> **Required tasks**
• 1. In the page about Trino's plans to move to Java 17, translate the following sentence into Spanish: "Writing a C++ worker would require each plugin to be implemented in C++ as well."
• 2. Continue the page about Trino's plans to move to Java 17, beginning after its final sentence.

-- start of Page excerpt --

36: Trino plans to jump to Java 17

Audio

Video

Video sections

Releases 379 to 381

Official highlights from Martin Traverso:

Trino 379

New MariaDB connector
Performance improvements for JOIN, UNION, and GROUP BY
Support for Google Cloud Storage in the Delta Lake connector
Support for Pinot 0.10

Trino 380

Update Cassandra connector to support v5 and v6 protocols.
Rename properties controlling Hive view parsing.
Allow changing file and table format with the Iceberg connector.
Add support for bulk data insertion in SQL Server connector.

Trino 381

Support for UPDATE in Iceberg connector.
Experimental support for table functions.
Support for exchange spooling on Azure Blob Storage.
Support reading snapshot tables and materialized views in BigQuery connector.

Additional highlights worth a mention according to Manfred:

Next is exchange spooling on Google Cloud Storage.
Framework for table functions is in place, implementations in connectors are coming.
ldap.ssl-trust-certificate as legacy config removes upgrade failures.
Introduce the least-waste low memory task killer policy.
Disable auto-suggestion in CLI

More detailed information is available in the release notes for Trino 379, Trino 380, and Trino 381.

Cinco de Trino recap blog post

Check out this blog post that details all the cool talks that took place at Cinco de Trino and includes video resources. This was a mini version of the Trino Summit which will take place later this year.

Question of the episode: Will Trino be making a vectorized C++ version of Trino workers?

Full question from Trino Slack

Answer: Writing a C++ worker would require each plugin to be implemented in C++ as well. However, you don’t need C++ for vectorization. Java already does a technique called auto-vectorization which we will demonstrate later in the show! Java 17 also introduces the new Vector API which unlocks complex usage patterns that we can invest in moving forward. However, there’s so much more to making operations faster than just bare metal speed that we are going to focus on.

To demonstrate this, I’d like to use an analogy about how I think of this. Comparing C++ and Java implementation is like comparing the two fastest men in the world. Usain Bolt holds the most world records for mens track to this date, and teammate Yohan Blake holds many of the second place titles. Most of us know Usain Bolt is the fastest of the two, and you may not have known or remembered Yohan’s name before. Want to hear something crazy, Yohan has beaten Usain Bolt in a few races. The two are so close in speed, it’s seconds to milliseconds difference. The main difference in this analogy is that speed is the only thing that matters in an olymic race. Howver, programming languages and frameworks have a lot more tradeoffs.

The point is, Java is fast and more importantly, it removes a lot of burden maintaining and scaling out the code. This is conducive to a healthy open-source project, and lowers the barrier for collaboration. Rather than go against this and take on the feat of having to rewrite an entire system in C++, why not lean into the incredible innovation recent Java features have to offer to improve performance even more.

-- end of Page excerpt --
-- start of Listed entries --

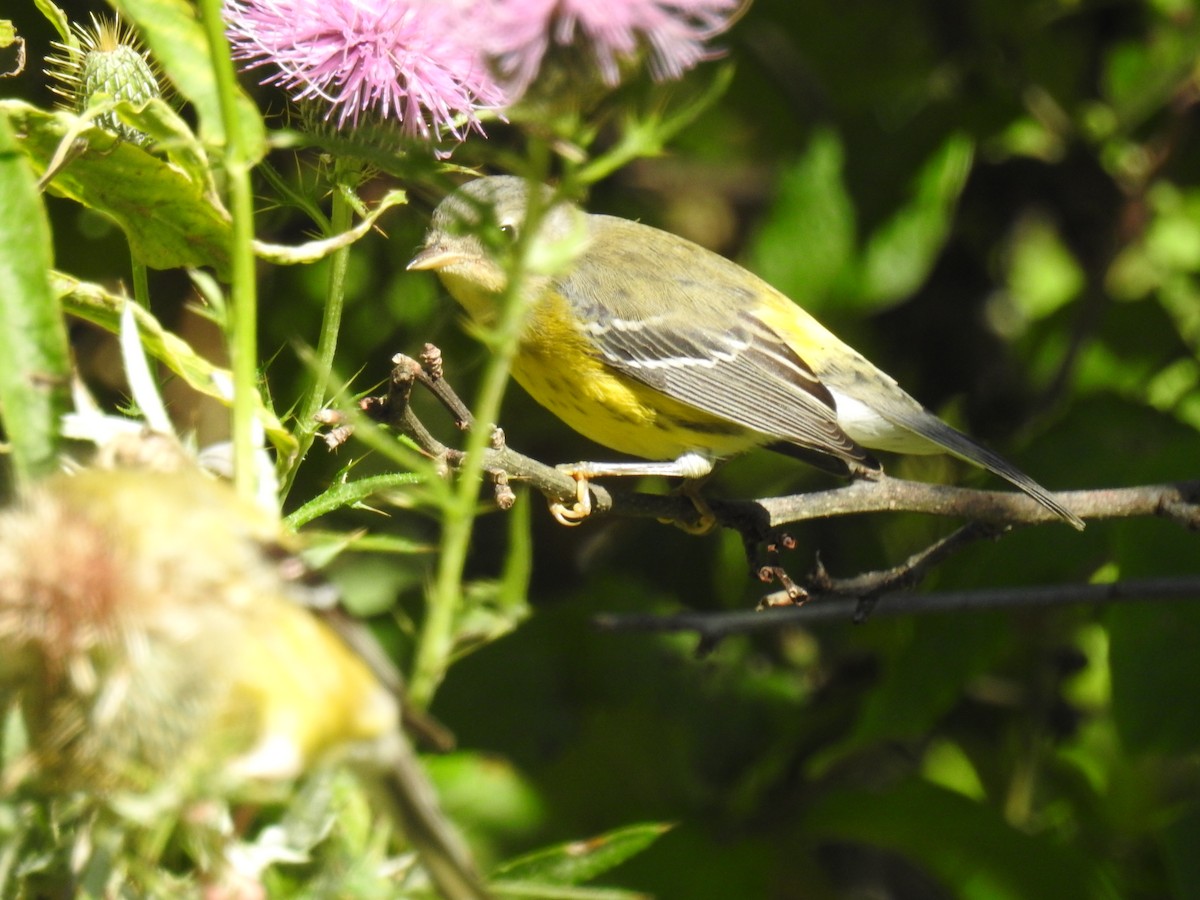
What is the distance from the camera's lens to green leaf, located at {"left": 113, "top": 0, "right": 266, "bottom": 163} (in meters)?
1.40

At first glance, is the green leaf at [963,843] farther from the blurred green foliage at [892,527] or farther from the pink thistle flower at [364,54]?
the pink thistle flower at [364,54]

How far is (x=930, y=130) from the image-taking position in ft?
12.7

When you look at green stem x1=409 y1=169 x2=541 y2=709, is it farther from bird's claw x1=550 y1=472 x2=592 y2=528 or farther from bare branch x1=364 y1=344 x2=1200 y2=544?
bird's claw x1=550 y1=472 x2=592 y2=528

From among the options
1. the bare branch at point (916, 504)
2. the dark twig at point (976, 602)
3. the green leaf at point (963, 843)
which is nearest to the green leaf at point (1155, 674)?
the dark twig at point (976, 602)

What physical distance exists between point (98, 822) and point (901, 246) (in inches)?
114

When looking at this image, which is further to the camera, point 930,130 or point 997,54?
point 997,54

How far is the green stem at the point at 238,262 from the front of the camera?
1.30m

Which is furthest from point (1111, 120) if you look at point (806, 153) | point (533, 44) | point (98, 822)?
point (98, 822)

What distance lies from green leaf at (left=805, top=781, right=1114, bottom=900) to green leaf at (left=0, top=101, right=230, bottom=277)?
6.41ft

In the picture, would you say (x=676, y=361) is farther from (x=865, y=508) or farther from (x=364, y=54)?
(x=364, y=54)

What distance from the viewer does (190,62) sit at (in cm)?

-- end of Listed entries --

> **Answers provided**
• 1. Escribir un worker en C++ requeriría que cada plugin también se implementara en C++.

• 2.
Another important aspect is rather than chasing the fastest bare metal speed, it’s also incredibly important to dedicate time into ensuring that Trino’s optimizer is producing the best possible plans to avoid doing unnecessary work. To continue with the analogy, in a 100m race on a 400m track, imagine we have Usain and Yohan go head to head. We may expect that Usain will likely win, given his track record. However, if Usain is given the wrong instructions and runs in the wrong direction (300m), my bets are that Yohan will win the race.

In essence, the direction of Trino while still including bare metal performance improvements in the JVM, will instead focus on not wasting time with suboptimal query plans before or during runtime. There are so many optimizations that are constantly being added to every release that ultimately makes for a work-smarter-not-harder query engine.

Concept of the episode: Java 17 and rearchitecting Trino

As Trino prepares to update to Java 17, we wanted to give a glimpse at what has happened between the current required JDK version, JDK 11, and future version JDK 17. Both of these versions are long-term support versions, and in the four years from 11 to 17 a lot of exciting improvements were added.

Java 17 updates

Here are some updates coming up in Java 17.

Performance

There were several JDK Enhancement Proposals (JEP) that improve performance as well as many small changes to the JVM:

Performance is a multifaceted topic that includes factors like throughput, latency, memory footprint, startup, ramp up, pause times, and shut down time.

You can used standardized benchmarks like SPECjbb® 2015 to test a Java application in most of these performance factors. Aside from the formalized benchmarks, it’s interesting to see the Java community come up with microbenchmarks to test relative speedups of JVMs on their own applications. This user benchmark found an 8.66% improvement in speed when using hte G1 garbage collector. They isolated modules of their application to measure each microbenchmark separately.

Martin did a similar test late last year, and reported anywhere from 10-15% improvement in speed in Java 17 using the G1 garbage collector. This is an exciting development and we hope to publish more about this as we get closer to updating.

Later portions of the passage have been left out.